Vice-présidente de la Branded content marketing association (BCMA) et précédemment global digital manager marketing de la marque Lancaster, Julie Dardour pense que les marques devront être utiles et authentiques pour convaincre leurs clients en sortie de crise. Selon elle, le marketing de contenu sera alors essentiel pour fidéliser les clients et en attirer de nouveaux.
Vincent Biard – Quel est l’objectif de l’association BCMA dont vous êtes vice-présidente ?
Julie Dardour – C’est une association née à Londres il y a quinze ans avec une présence dans 14 pays. Nous l’avons relancé en France depuis le mois d’octobre avec cinq membres au bureau et une trentaine d’adhérents comme des grandes régies. L’idée est de constituer une association transmétiers pour fédérer tous les savoir-faire autour de la production de contenu et non de traiter le brand content par spécialité comme la prod, les medias, etc. L’objectif est de promouvoir cette spécialité avec comme grand projet la proposition d’outils de mesure pour démontrer l’utilité du brand content. Des outils ont été ainsi développés au Royaume-Uni avec notamment Ipsos Mori pour disposer d’indicateurs de performance. Nous souhaitons introduire cette notion en France afin de structurer le marché mais aussi pour en définir les limites. Par exemple, la communication de crise qui est le sujet du moment n’est pas du brand content.
Vincent Biard – L’un des enjeux du marketing de contenu est d’établir son utilité avec des indicateurs crédibles et communs. Comment faire ?
Julie Dardour – L’association BCMA souhaite permettre aux annonceurs et aux agences de comprendre les bonnes pratiques du brand content et les bons KPI avec l’idée que les budgets consacrés au brand content ne soient pas que des activations de marque mais aussi des actions à long terme dans l’esprit du nouveau marketing. Nous souhaitons lancer un observatoire pour étudier le brand content en France et publier un vrai indicateur pour le marché français mais la crise actuelle en retarde évidement l’organisation.
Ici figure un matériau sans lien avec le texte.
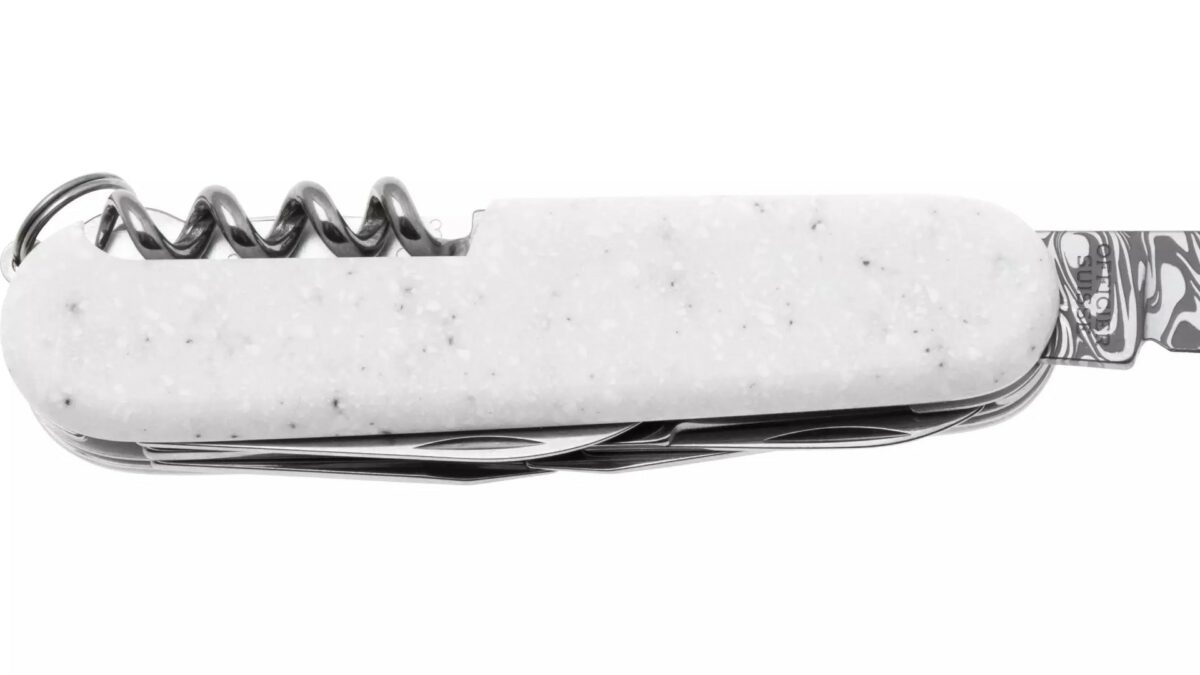 Victorinox Companion Damast Limited Edition 2025: navaja suiza de 7 000 unidades numeradas, mango de Corian blanco y hoja en acero Damasteel®. Grabable y garantía de por vida.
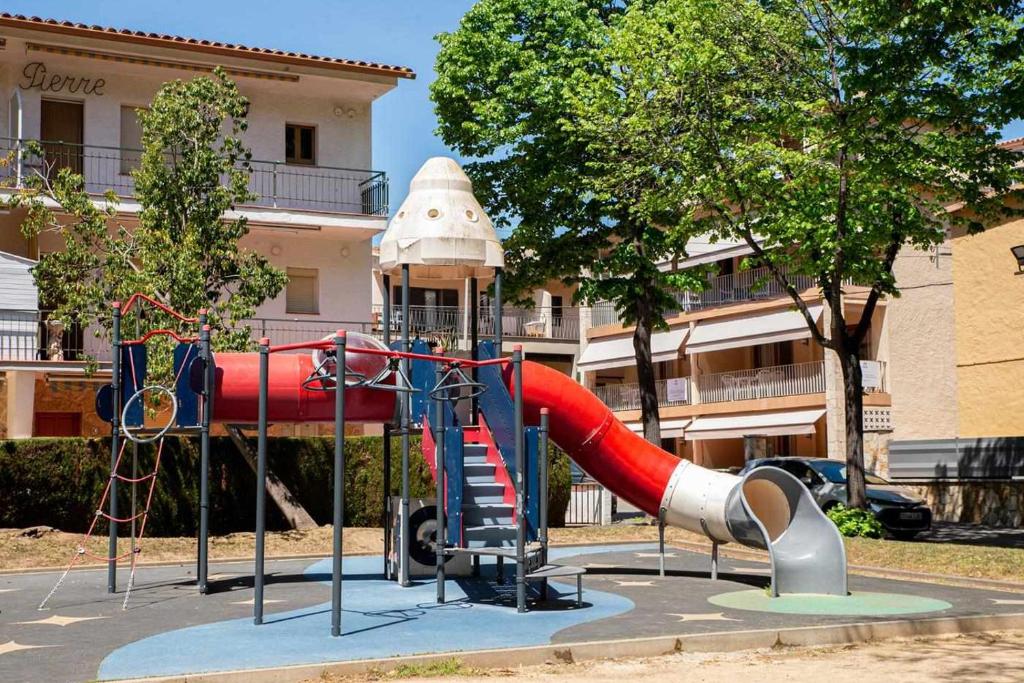 Detský kútik v ubytovaní Ideal família a 500m de la playa en SAgaró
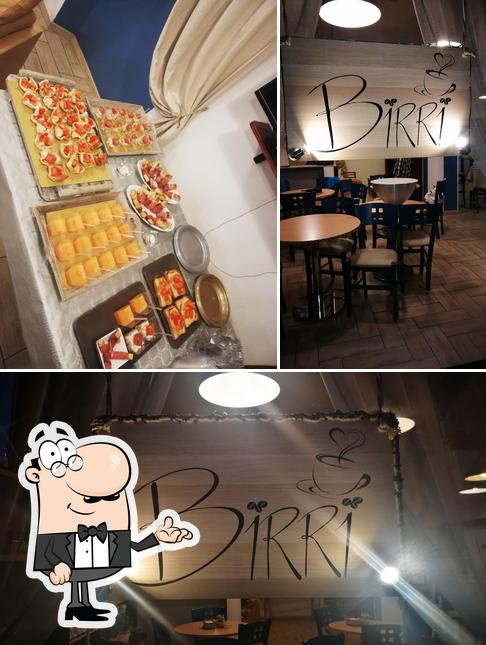 Bar BIRRI si caratterizza per la interni e cibo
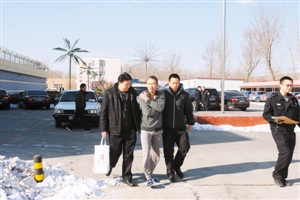 嫌疑人被深圳警方从北京押回。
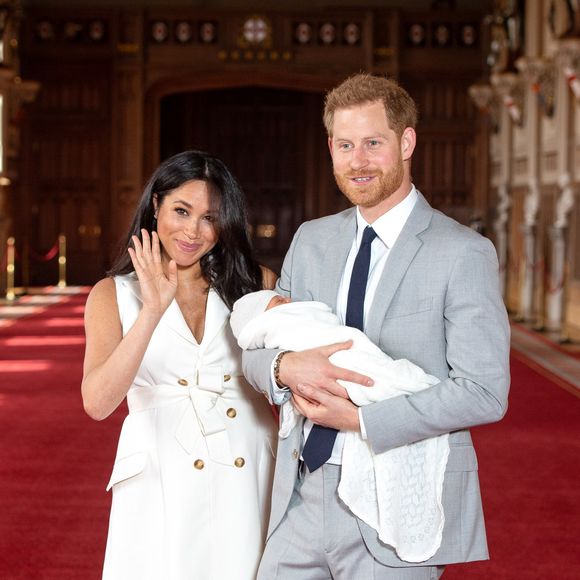 Le prince Harry et Meghan Markle, duc et duchesse de Sussex, présentent leur fils Archie Harrison Mountbatten-Windsor dans le hall St George au château de Windsor le 8 mai 2019.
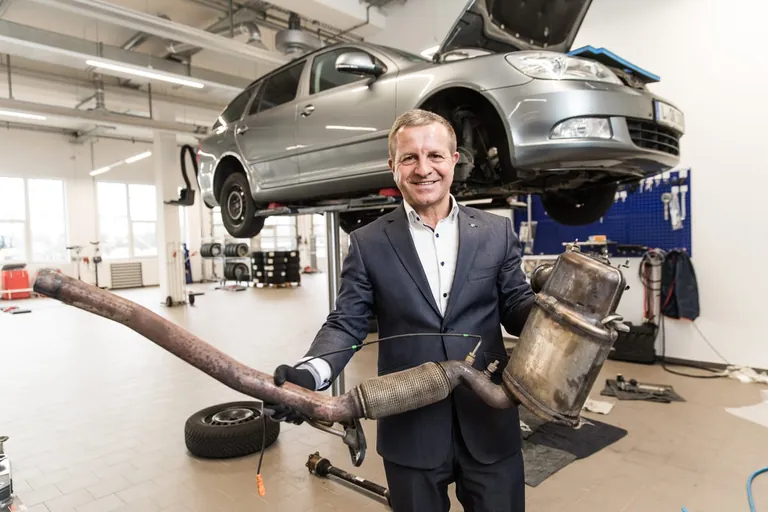 Thomas Peckruhn, Inhaber mehrerer Autoh&auml;user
En parallèle de cet observatoire, nous travaillons à créer cette communauté, organiser des débats, faire comprendre les spécialités du brand content. Un contenu aujourd’hui ne doit pas être destiné à un seul point de contact mais doit être pensé pour être diffusé auprès de différentes audiences. Un des grands KPI aujourd’hui est l’audience. Le brand content s’inscrit dans une optique durable même si construire un programme de brand content pour un effet immédiat de ventes plairait à beaucoup… Créer et développer une audience engagée avec la marque pour travailler sur les consommateurs à venir ou les fidéliser est un levier très important.
Vincent Biard – Le confinement a engendré une forte hausse du trafic sur internet. Comment les marques peuvent-elles faire fructifier cette audience ?
Julie Dardour – Nous avons organisé une session live avec nos adhérents. Nous voyons bien que les marques ne savent pas comment se positionner mais elles ne pourront pas revenir après le 11 mai avec une publicité promotionnelle sans explications et sans contexte. Comment reprendre la parole et comment la contextualiser ? Cela passera par du contenu travaillé comme un échange éditorial. Le contenu s’inscrira dans une optique de preuve. Les marques qui fonctionnent pendant le confinement sont les marques utiles comme par exemple les marques de sport ou de cuisine dont certaines ont développé des contenus de grande qualité. D’autres marques ont capté des audiences avec des contenus serviciels qui leur permettront peut-être de rester en contacts avec leurs clients.
Vincent Biard – Avant la crise, l’une des tendances fortes du marketing digital étaient la fidélisation avec développement d’applications et la mise en place du consentement ainsi que l’éthique, comment renforcer cette relation de confiance ?
Julie Dardour – Par un recentrage sur des valeurs d’utilité. Je crois qu’aujourd’hui nous sommes passés à un marketing plus transparent et les marques doivent travailler sur leur propre véracité. Il y a un contexte de gravité et les marques doivent s’y adapter. Les clients ne seront pas forcement réceptifs à la futilité. Avec le confinement, nous observons une tendance du content product avec la description des produits. Comme on ne peut pas les toucher et que l’on ne va certainement pas pouvoir le faire facilement lors du déconfinement, il y aura notamment un travail sur les fiches produits des marques et des retailers qu’il faudra étoffer. Etre authentique dans le discours de fond et encore plus précis dans le discours de forme. Pour nous, le brand content sortira gagnant de la crise parce que l’on a demandé de l’engagement et des preuves aux marques et que les preuves seront amenées par le brand content.